The margin was cut to three when Donncha O’Connor, who hadn’t got much purchase from Marc Ó Sé, converted a penalty after the Kerry full-back was deemed to have touched the ball on the ground in denying Kerrigan yet again.

The move that led to the shot was purposeful, involving marauding moves from Aidan Walsh and the excellent Alan O’Connor.
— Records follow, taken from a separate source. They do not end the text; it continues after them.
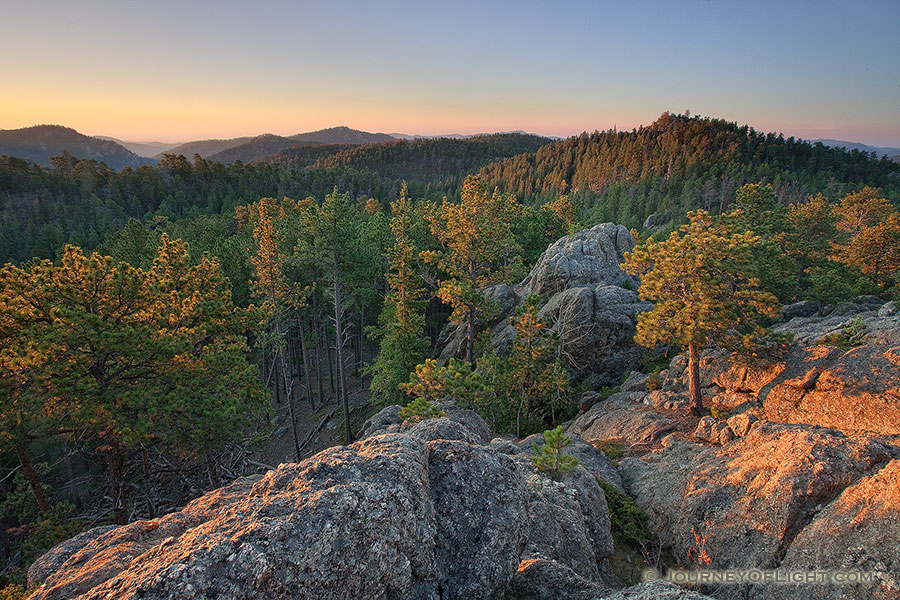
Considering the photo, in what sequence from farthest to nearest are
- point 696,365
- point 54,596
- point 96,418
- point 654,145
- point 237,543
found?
point 654,145, point 696,365, point 96,418, point 54,596, point 237,543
It was typical of the direct running that brought Cork back into the game.

An Ó Sé attempted hand-pass was intercepted and turned into an Alan O’Connor point before substitute Barry John Keane was overturned and the ball found its way over the bar from Kerrigan.

They had everything going with them before Miskella’s golden chance but will be asking why they have found themselves so far behind against genuine challengers to their throne in their two biggest games this year.

Their own kick-out strategy in the first half will have to be debated in-camp while Conor Counihan will ponder whether he got the right match-ups.

If Michael Shields was keeping tabs on Colm Cooper his fellow Cork defenders were struggling, namely Kissane and Canty on the two O’Sullivans in the forward line.

He scored one of Kerry’s unanswered four opening scores and left Kissane trailing in the 15th minute to hit the roof of the net after a trademark burst following a Kieran O’Leary lay-off.

He could have had a second a minute later when Donaghy supplied him but Alan Quirke was alert enough to push it out for a 45. Three Cork scores on the trot made it 1-5 to 0-5 but Kerry finished the half tremendously, Declan O’Sullivan kicking three of five points, although he and O’Leary and Bryan Sheehan, the other two point-finishers, could thank the pressure put on the likes of Kissane and Aidan Walsh in kicking Cork possession away.

Such was Kerry’s dominance, they had eight wides in the first half. All but an irrelevance now because of a not-so accurate strike at goal. July garlands to Kerry, then. But you get the feeling this is far from over.

Scorers for Kerry: Declan O’Sullivan 0-5; Darran O’Sullivan 1-0; C Cooper (1f), K Donaghy, B Sheehan 0-2 each; K O’Leary, D Walsh, E Brosnan, J O’Donoghue 0-1 each.

Scorers for Cork: D Goulding 0-5 (3f); D O’Connor 1-1 (1-0 pen); P Kerrigan 0-3; P Kelly, C Sheehan, A O’Connor 0-1 each.

Subs for Kerry: B J Keane for O’Leary (53); M Quirke for Sheehan (57); D Bohan for Enright (63); J O’Donoghue for Darran O’Sullivan (67).

Subs for Cork: E Cotter for J O’Sullivan (ht); F Goold for Sheehan (41); E Cadogan for Kissane (49); D O’Sullivan for Miskella (70); F Lynch for Kerrigan (71).